Collateral Damage In The Wake of Covid-19: Were The Precautions Worth The Risk

by Kris Bonn

We are all going through a difficult time, none more so than our healthcare professionals. They are on the front line, putting themselves at risk to help others and our communities. When the COVID-19 pandemic hit Canada, doctors and hospitals cancelled elective surgeries and discharged patients to make room for the anticipated influx of COVID-19 patients. An influx that never materialized. While it is very good news that we were not inundated with COVID-19 patients, hospital operating rooms are 30 to 50 percent empty.

The reality is that there are many more victims of COVID-19 than those who are infected. The collateral damage may turn out to be worse than the direct impact of the virus itself.


The legal implications of preemptive hospital closures in anticipation of the Covid-19 crisis. 
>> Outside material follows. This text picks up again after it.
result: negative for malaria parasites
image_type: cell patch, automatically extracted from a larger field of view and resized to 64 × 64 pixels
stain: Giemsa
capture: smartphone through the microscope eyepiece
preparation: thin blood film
There is no doubt that the province had to take extraordinary measures to protect the public. But these measures may come at the cost of many others who could not access timely healthcare. There may be some instances where the lack of medical treatment because of the provincial directive may cause permanent injury.

A question that remains unanswered is if the victims of this collateral damage will have any legal remedy.

Is there a viable medical malpractice action against a hospital for closing down fracture clinics, operating rooms and other clinics causing some people to not be able to access necessary healthcare? We don’t know at this time. What we do know is that we should not be refusing treatment to a person in need because of the anticipation of needing space to treat someone else.